*DESAFIOS*.
1 > No texto sobre a ida à livraria, que tipo de livros o funcionário reuniu na vitrine?
2 > Segundo o texto sobre a ida à livraria, a que se destinam as mesas dispostas na entrada da loja? Enumere todas.
3 > Dê continuidade ao texto sobre a ida à livraria a partir da última frase apresentada.

----- TEXTO APRESENTADO -----

Even the greatest stars
Discover themselves in the looking glass
Você vai à Livraria sem saber o que procura. Você vai à Livraria como quem precisa se encontrar.
Na vitrine, um funcionário, bem intencionado, mas esperto demais para o seu próprio bem, montou uma seleção de livros amarelos. Sim, apenas livros com capas amarelas, totalmente amarelas. Naquele deserto de nada, você tenta identificar quais são os títulos que queriam destacar, mas, frente à afrontosa monocromia, desiste. Talvez tenha mais sorte dentro da loja. Você entra.
A disposição do acervo, lamenta, não é das mais convidativas. Na entrada você tem 3 pares de mesas: uma para as novidades, outra para as promoções; uma para os Young Adults, outra para as biografias; enfim, uma para os religiosos; outra para os autoajuda. Do imediatismo às súplicas de salvação, passando pelo narcisismo, tudo parece a mesma coisa, tudo parece igual.

----- DADOS FORNECIDOS -----

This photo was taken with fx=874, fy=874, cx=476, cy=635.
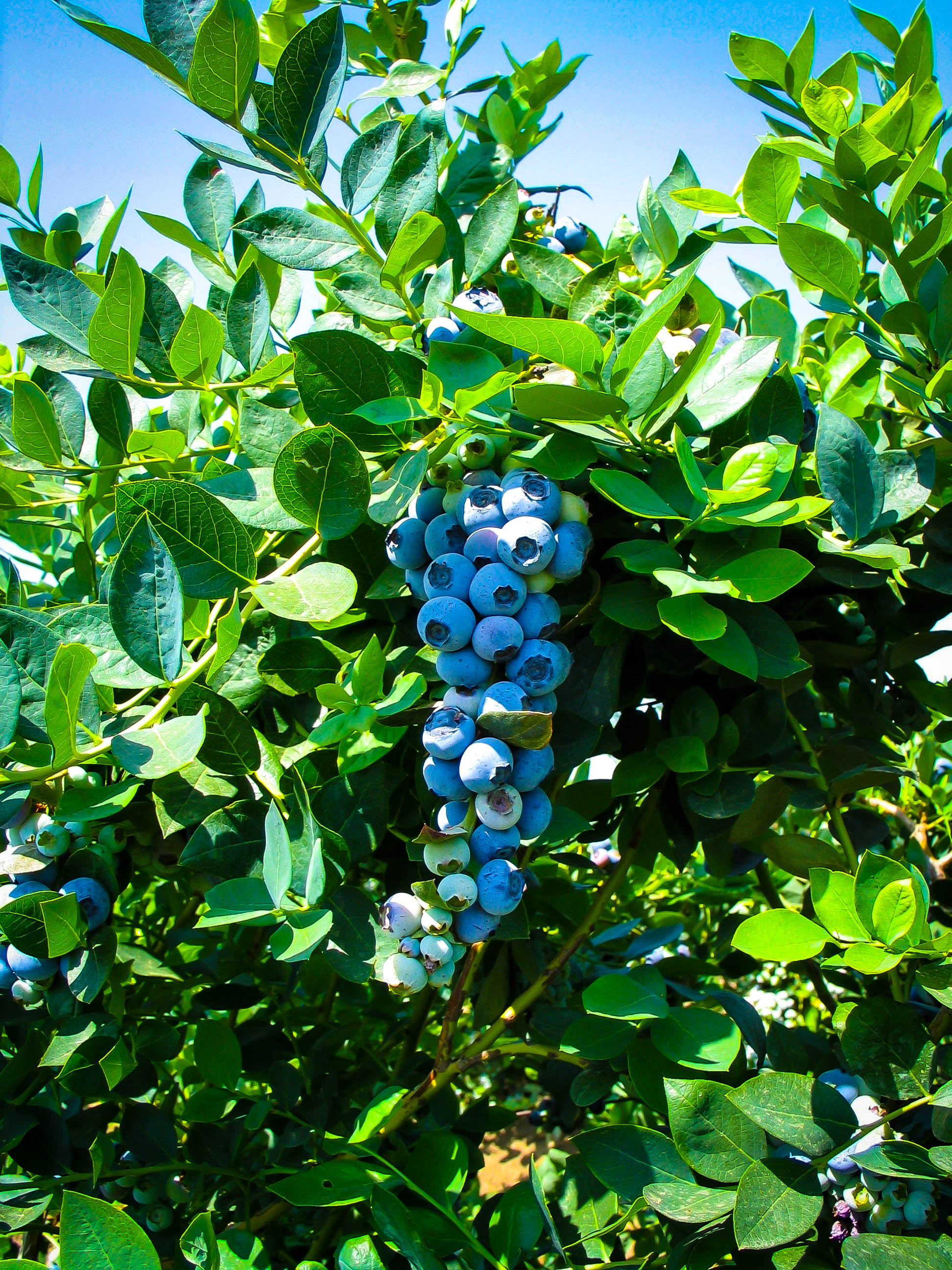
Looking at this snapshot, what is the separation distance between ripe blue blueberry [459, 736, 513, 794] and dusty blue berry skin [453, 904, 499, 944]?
3.0 inches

-----

*RESPOSTAS*.
1 > Apenas livros com capas totalmente amarelas.

2 >
- Novidades
- Promoções
- Young Adults
- Biografias
- Religiosos
- Autoajuda

3 >
Nesse mar de informação que parece nada ter a dizer, você luta para se encontrar; você luta para encontrar o autor, ou a obra, que lhe represente, que se identifique com você. Como numa casa de espelhos, você procura nas distorções das capas, aquela que mais lembre a pessoa que você quer ser. Mais do que encontrar uma leitura, o que você realmente quer é se apaixonar.
Você quer, através da capa, a isca, a armadilha, que irá lhe atrair e lhe aprisionar, descobrir a pista que buscava sobre o texto que irá lhe transformar. Mas não parece fácil. Textos blocados sobre cores fortes parecem funcionar, mas quando todas as capas à sua volta usam a mesma estratégia, é difícil se destacar. Uma ilustração pesca a sua atenção para logo você vê-la repetida em outra obra com um tema totalmente diferente. O que, afinal de contas, elas querem lhe dizer sobre o que irá encontrar dentro do que as capas escondem?
No fundo da loja, boxes comemorativos se amontoam em segredo, e estantes atulham os títulos de menos destaque, mas não menos importantes, deixando apenas as finas silhuetas das lombadas para lhe seduzir. Pode parecer pouco, mas às vezes é suficiente. E, assim, numa resga de capa, você encontra a paixão de ocasião à qual irá se entregar.
Com o livro em mãos, você admira as cores fortes da capa, e a ilustração com pegada psicodélica. Enquanto decide se irá levá-lo ou não, lembra de já ter uma edição do mesmo livro mas com outro design. Um pocket book com uma imagem pouco atraente e cores confusas que pouco lhe atraía a leitura, a qual eventualmente abandonou, mais pelo difícil texto em português lusitano do que pela capa sem graça.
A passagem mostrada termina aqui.